Much has changed for Tony since last season. But until the season tells us if it’s change for the better when it comes to winning time, I’ve got no prediction.
From a football standpoint, this is absolutely the most positive development among the Big D-3.
Coming off the turmoil of Garrett’s off-season, when it appeared the head coach had been gelded and embarrassed by Mr. Jones, this has been a camp where Red J has responded with an up-yours attitude aimed at those of us who thought his legs (among other body parts) had been chopped off at the knees.
Garrett has been strong, he’s been tough, and he’s been loose. He has come across, at least to me, as a head coach in total charge.
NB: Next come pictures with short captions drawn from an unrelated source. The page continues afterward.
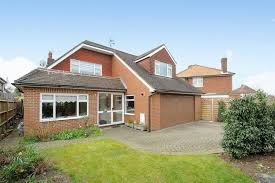 Image result for Fetcham Cannons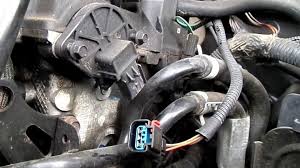 See C3181 repair manual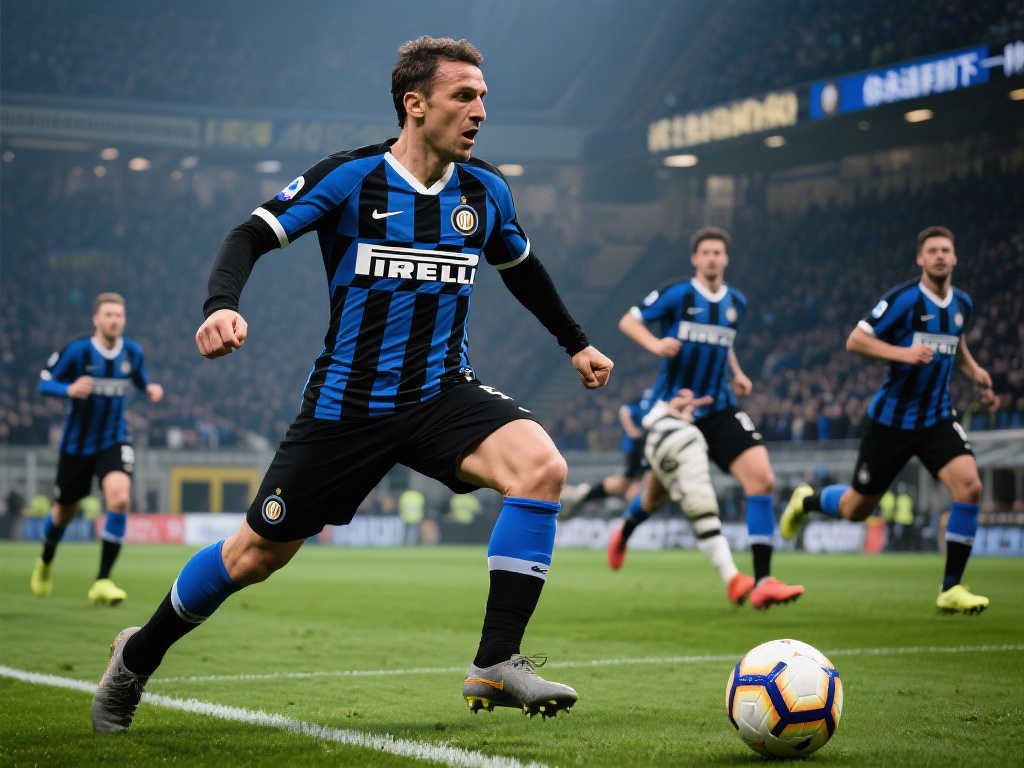 在精神层面 在精神层面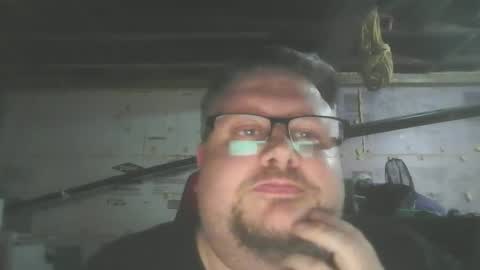 mikejws online show from December 3, 6:28 pm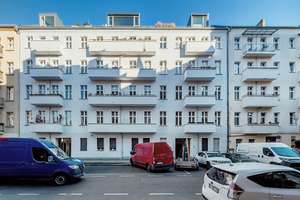 Property thumbnail 16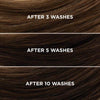 COLOR EXTEND CARE COLOR EXTEND BROWNLIGHTS SULFATE-FREE BLUE CONDITIONER ANTI-BRASS CONDITIONER FOR HIGHLIGHTED AND NATURAL BRUNETTES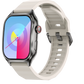 Sigma Smartwatch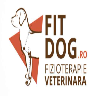 Logo Fitdog.ro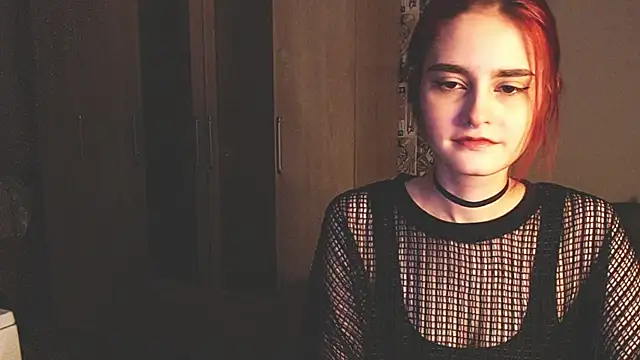 Snapshot of scarlettharrison09 chatting on December 4, 2024, 8:07 pm scarlettharrison09 online show from December 4, 2024, 8:07 pm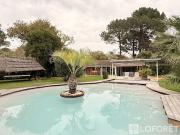 Vente Maison 4 pièces 96 m2 La Teste de Buch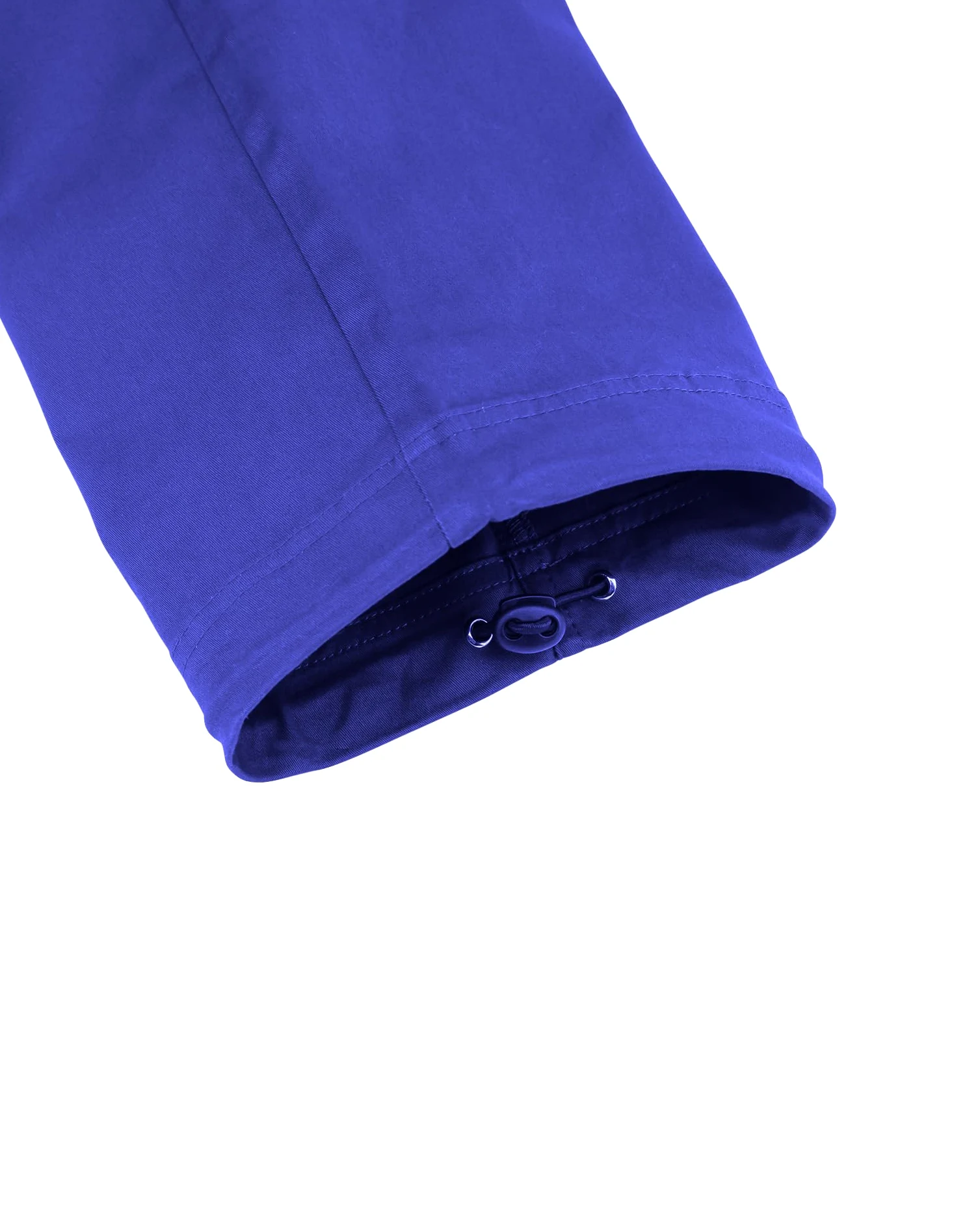 Café Kraft Zoom - Pantalones de escalada para hombre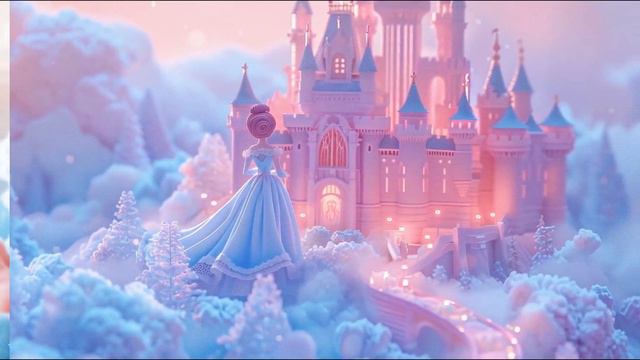 Cinderella | World famous bedtime stories | children's story Fable Folk tale смотреть онлайн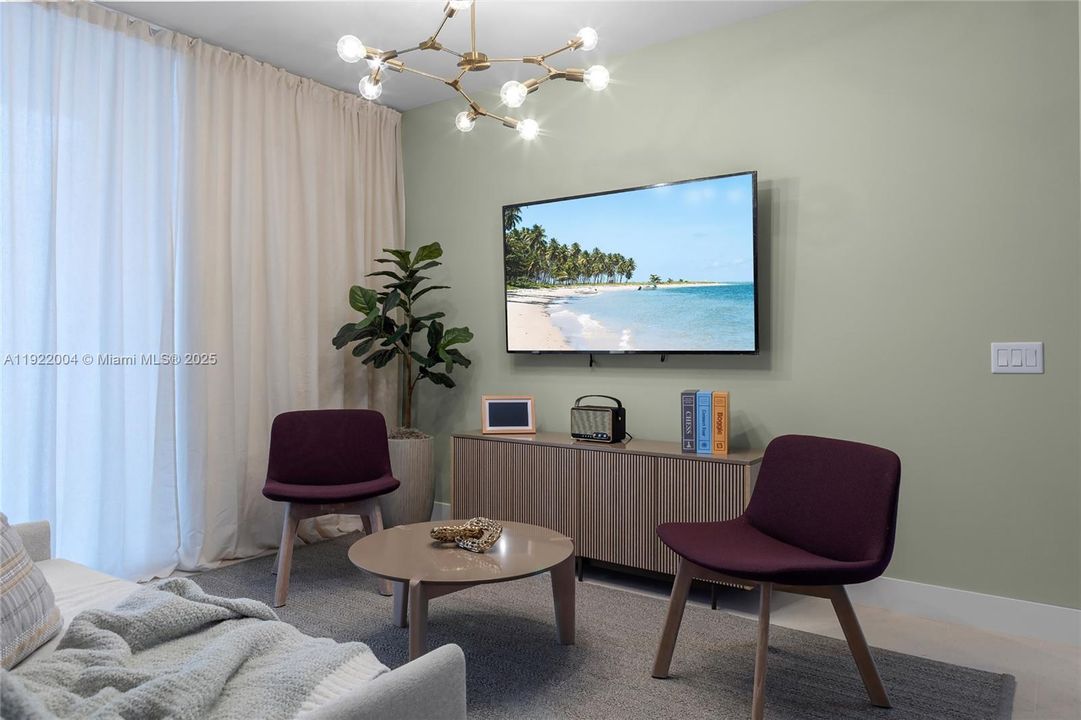 En Venta: $979,000 (2 camas, 2 baños, 977 Pies cuadrados)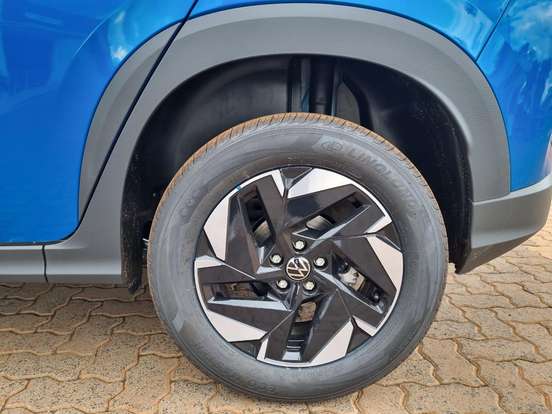 VOLKSWAGEN-TERA-2026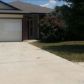 308 Delby Street, Hutto, TX 78634 ID:9908462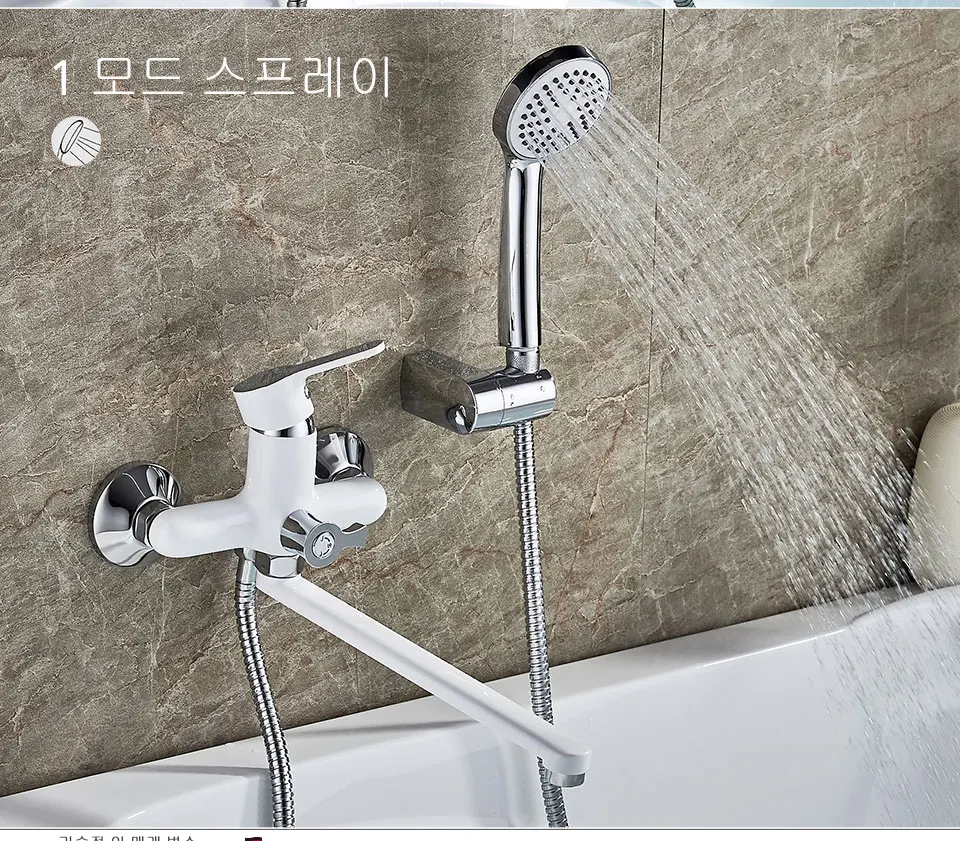 L2203-L2203W-korea_03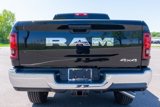 New 2025 RAM 2500 Tradesman image 6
I was listening in the other day as another reporter questioned Garrett on “perception.” Of course, that’s a negative thing for him, at least in theory. Our perception of what Garrett endured in the off-season says he got whacked by Jones.
“Perception?” answered Garrett, with a snarl. And then he went on to explain where we could all stick our perception opinions.
With the removal of play-calling duties, I followed up with this question:
“Do you now call yourself a walk-around head coach?”
Garrett smiled, and said, “No, I’m just an old ball coach.”
Red J channeling Steve Spurrier was kind of a hoot.
Mr. Jones hasn’t changed anything. That’s a negative, from a football standpoint.
Mr. Romo has gone through personal change from a power standpoint. But it’s an ongoing debate over the football value.
Then there’s Red J. He’s definitely had change, but I’m telling you, it’s a change for the better despite what we once thought over the spring and early summer.